If you're in the mood for a simple dinner of meat and vegetables, but need to shake up your chicken breast (or pork chop) routine, pork tenderloin is your ticket. Pork tenderloin is one of the easiest, most relaxed cuts of meat to cook for dinner, and it's one of my favorite weeknight meals. There's no major preparation involved; just season and bang into the oven while you make a salad.
Here's our best method for making tender, juicy pork tenderloin that tastes so good it may just earn a spot in your weekly meal rotation.
Roasted Pork Tenderloin: Watch the Video
What Is the Tenderloin?
As Christine explains in her guide to buying pork chops, the tenderloin comes from the loin of the pig, which runs from the hip to the shoulder. The tenderloin itself is sometimes also called a pork "filet," and it is one of the most tender cuts of meat on the animal, since it is not a muscle that receives much, if any, exercise.
This means that the tenderloin is usually a little more expensive than cuts of meat that need longer cooking, like the loin proper or pork butt (shoulder).

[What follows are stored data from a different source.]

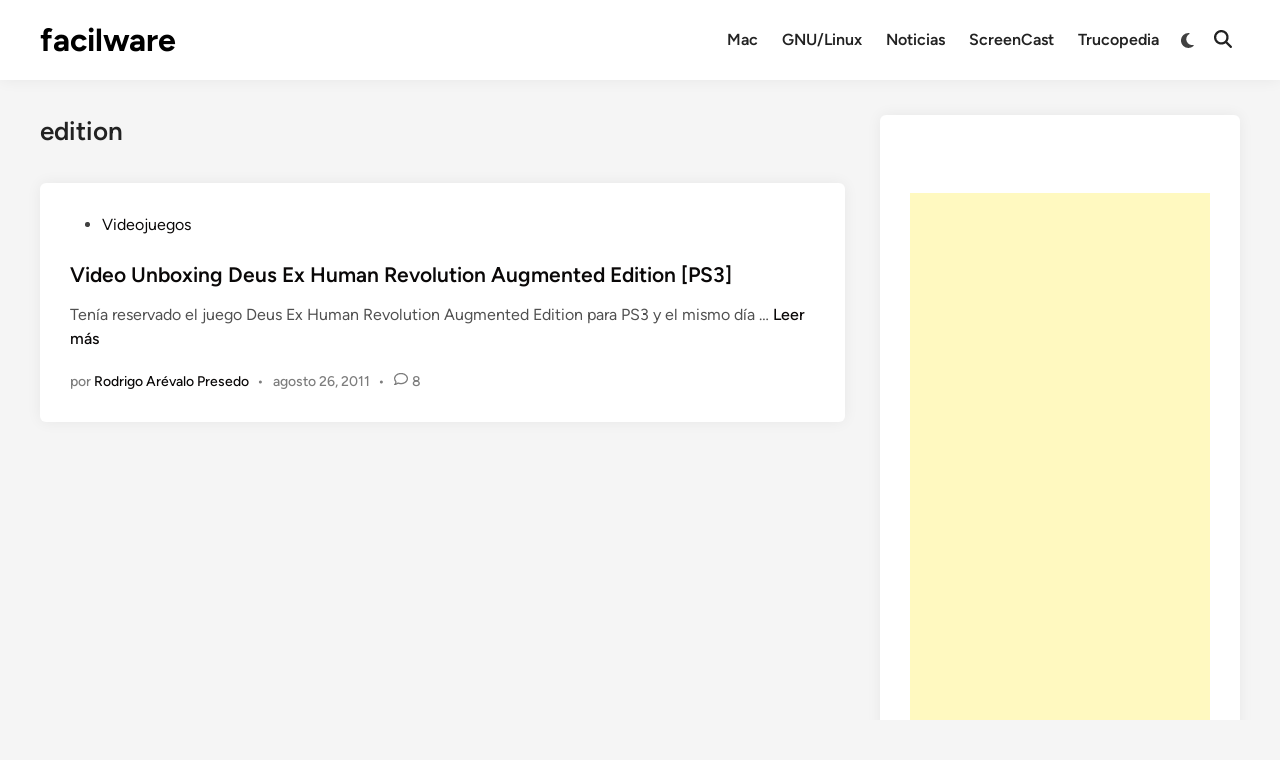

--- FILE ---
content_type: text/html; charset=utf-8
request_url: https://www.google.com/recaptcha/api2/aframe
body_size: 248
content:
<!DOCTYPE HTML><html><head><meta http-equiv="content-type" content="text/html; charset=UTF-8"></head><body><script nonce="EBc_dxRpvYv2m3iAs9GP9A">/** Anti-fraud and anti-abuse applications only. See google.com/recaptcha */ try{var clients={'sodar':'https://pagead2.googlesyndication.com/pagead/sodar?'};window.addEventListener("message",function(a){try{if(a.source===window.parent){var b=JSON.parse(a.data);var c=clients[b['id']];if(c){var d=document.createElement('img');d.src=c+b['params']+'&rc='+(localStorage.getItem("rc::a")?sessionStorage.getItem("rc::b"):"");window.document.body.appendChild(d);sessionStorage.setItem("rc::e",parseInt(sessionStorage.getItem("rc::e")||0)+1);localStorage.setItem("rc::h",'1768724255999');}}}catch(b){}});window.parent.postMessage("_grecaptcha_ready", "*");}catch(b){}</script></body></html>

It also means that it can be cooked quickly and easily, with no brining or braising needed.
What to Look for in a Tenderloin
Pork tenderloin is often sold in individual packages in the meat section of the grocery store. An individual tenderloin isn't very much meat; it usually weighs about 1 to 1 1/2 pounds. So you'll often find two tenderloins in one package. If you come home with two, just cook both. Leftovers keep beautifully and are great in sandwiches. Or freeze one, if two is more than you can eat within a few days.

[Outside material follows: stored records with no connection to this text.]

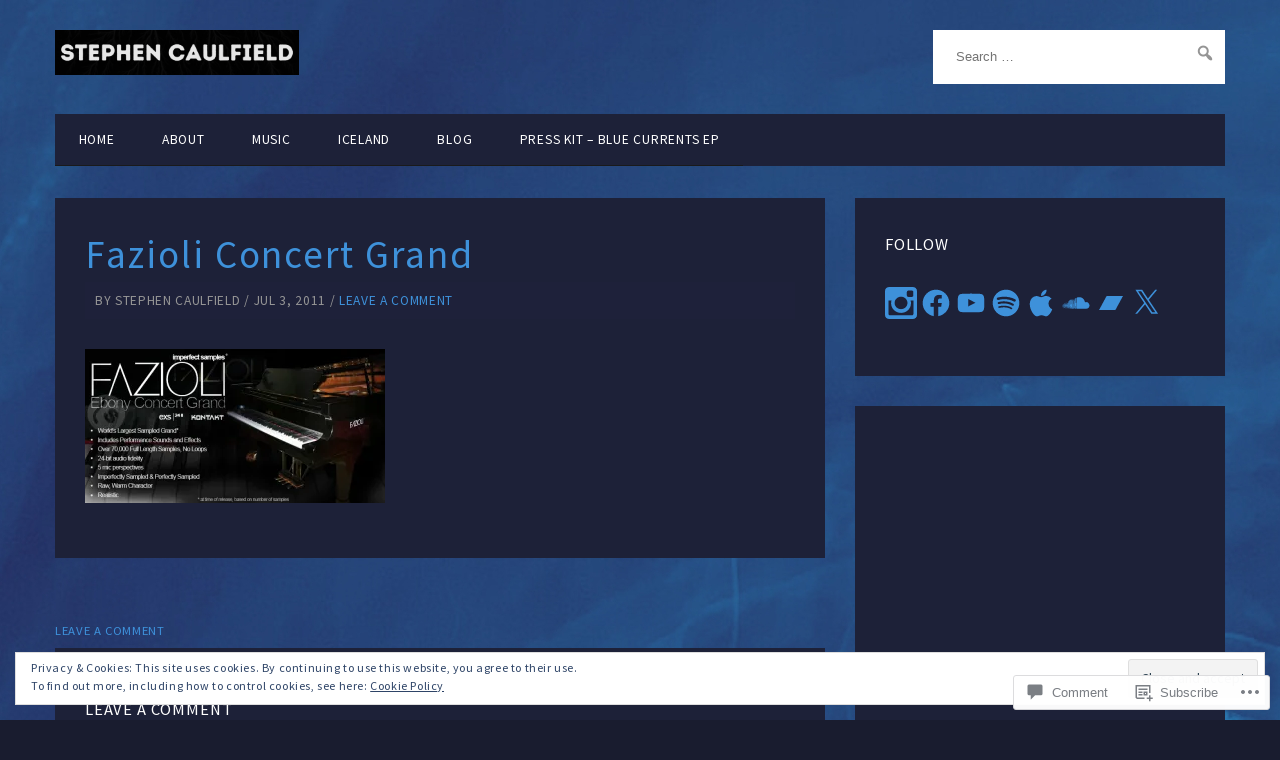

--- FILE ---
content_type: text/css;charset=utf-8
request_url: https://s0.wp.com/?custom-css=1&csblog=NReh&cscache=6&csrev=14
body_size: -86
content:
.grid-item .entry-title,.entry-meta{background:#1e213a;margin:0;padding:5px 10px}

Pork tenderloins are also often sold packaged in a marinade. Personally, I avoid these, as I would prefer to season the meat myself (and control the amount of salt and oil used). It's very quick and easy to roll a pork tenderloin in some salt and spices, or to create a paste of garlic and ginger to rub all over it.
Cooking Pork Tenderloin
The method below is our favorite way to cook a pork tenderloin, and it's very easy. The only way to make it easier would be to not flip the meat while it's cooking, but that one extra step creates a delicious crust on the meat and cooks it more evenly.
Pork tenderloin is usually fairly lean, so it's important to not overcook it. It can quickly turn from tender and juicy to dry and chewy, so check the internal temperature and remove the pork from the pan as soon as the meat registers 140°F to 145°F in the thickest part of the meat. It's perfectly normal and fine for the pork to be a little pink inside, as long as it has reached the correct temperature in the thickest part of the meat.
5 More Recipes for Pork Tenderloin
Once you've mastered this method, try one of these other recipes too!
How To Make Roasted Pork Tenderloin
Serves 2 to 4
What You Need
pork tenderloin (1 to 1 1/2 pounds)
1 to 2 tablespoons
spices or seasonings (See Recipe Note)
freshly ground black pepper
10-inch or larger cast iron, or other oven-safe skillet
Preheat the oven and pan. 10 to 20 minutes before you plan to cook, place a large cast-iron or ovensafe skillet on the middle rack in the oven and heat the oven to 450°F. The skillet will heat along with the oven.
Season the pork. Pat the pork dry with paper towels and cut off any large pieces of surface fat. Mix any spices being used with the salt and pepper in a small bowl. Rub the spice mix into the surface of the pork on all sides.
Swirl the pan with oil. Using oven mitts, carefully remove the hot pan from the ove. Add the oil and swirl to coat the bottom of the pan.
Roast the pork for 10 minutes. Place the pork in the pan. (It's fine if your pork tenderloin is a little long for the pan; just bend it to fit as we did here.) Return the pan to the oven and roast for 10 minutes.
Flip the pork, reduce the heat, and roast another 10 to 15 minutes. Flip the pork. Reduce the oven temperature to 400°F and continue roasting 10 to 15 minutes more. The pork is done when its internal temperature registers 140°F to 145°F in the thickest part, 20 to 25 minutes total.
Rest for 10 minutes before serving. Transfer the pork to a clean cutting board, tent loosely with aluminum foil, and let it rest for 10 minutes before slicing crosswise. For extra-thin slices for sandwiches, cool the pork completely, then refrigerate before cutting.
Seasoning the pork: You can keep this pork simple and season with just salt and pepper, or you can rub it with any favorite spices or blend of spices. Some favorites are chili powder, curry powder, garam masala, Chinese 5-spice blend, and za'atar.
Doubling this recipe: To make sure you have leftovers for sandwiches or other meals during the week, you can roast a second tenderloin in the same pan. Cooking time will be the same.
Storage: Leftovers can be stored in an airtight container in the refrigerator for up to 4 days.